British writer Hilary Mantel, two-time Booker Prize winner, dies at 70

Hilary Mantel has long communed with ghosts, those in history who inhabit her novels, her Irish Catholic ancestors, the children she never had. The success of the works of the British novelist was very real.

His last book, conclusion of his trilogy The counselor about the tumultuous life of Thomas Cromwell, King Henry VIII’s chief minister in the 16th century, created queues outside bookstores when it was released in March 2020.

Died Thursday “peacefully” at the age of 70, according to her publisher HarperCollins, Hilary Mantel was the first writer to have twice won the prestigious British literary prize Booker Prize for the first parts of the series, translated into 41 languages: In the Shadow of the Tudors and The power.

The third, The Mirror and the Lightwas tipped by many critics to complete the winning trio, without ultimately succeeding.

“For a long time, she was admired by critics, but the trilogy (..) allowed her to find the vast audience she long deserved,” said her former publisher, Nicholas Pearson, on Friday.

Each of her books was “an unforgettable web of illuminating phrases, unforgettable characters and remarkable vision,” he observed, recounting that the writer was still working on a new novel last month.

“Woman, from the North and poor”

Hilary Mantel has often swum against the current since the publication in 1985 of her first book, It’s Mother’s Day everydaythe darkly humorous story of the mysterious pregnancy of a mentally handicapped girl and her spiritualist mother.

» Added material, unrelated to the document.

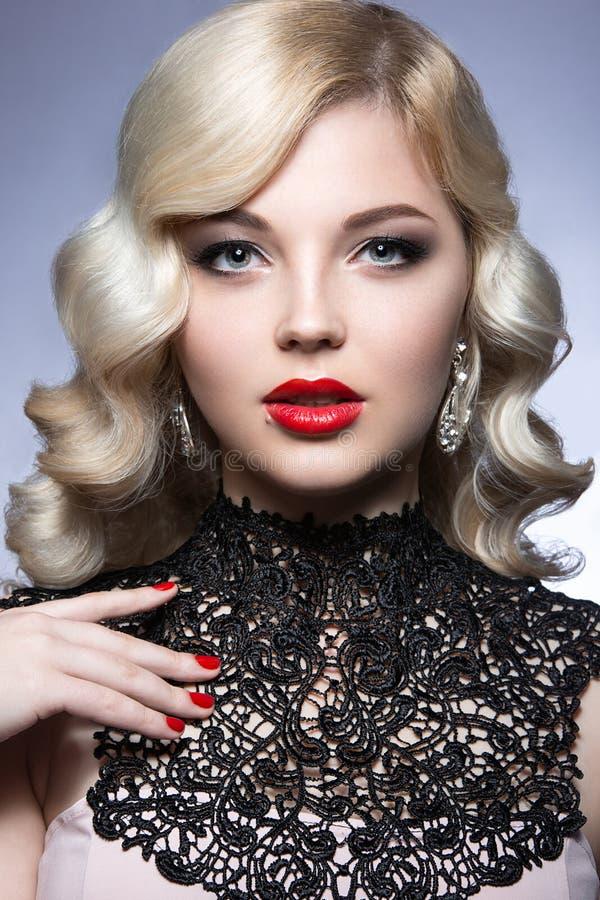 Den härliga blondinen i ett Hollywood sätt med krullning, röda kanter och snör åt klänningen Härlig le flicka royaltyfria bilder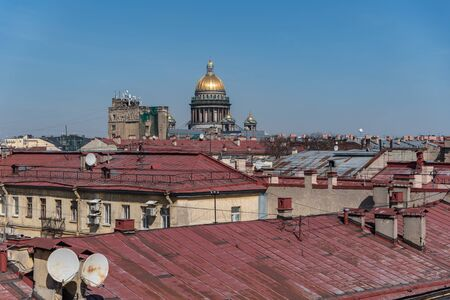 View on roofs of old buildings historic center of Sankt Peterburg and dome of St Isaac Cathedral. Russia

The first book she wrote in the 1970s, Revolutiondevoted to the French Revolution, was only published in 1992.

Born on July 6, 1952 into a family of Irish origin, Hilary Mantel (née Thompson) had the disadvantage of being “woman, from the North and poor”, she said in her memoirs, Giving Up the Ghostpublished in 2003.

The book describes a girl with an overactive imagination who grows up in a village in Derbyshire, following the teaching of doctrinaire Catholic nuns. She explains that she lost her faith at the age of eleven, when she saw her father for the last time. He left after four years of cohabitation with his wife’s lover.

Mantel was the name of the new “stepfather”, given to Hilary and her two younger brothers, although he and her mother never married.

Young Hilary studied law at the London School of Economics with the aim of becoming a lawyer, but enrolled in Sheffield University in 1971 to be closer to her fiancé Gerald McEwen, who was studying geology in this limestone region .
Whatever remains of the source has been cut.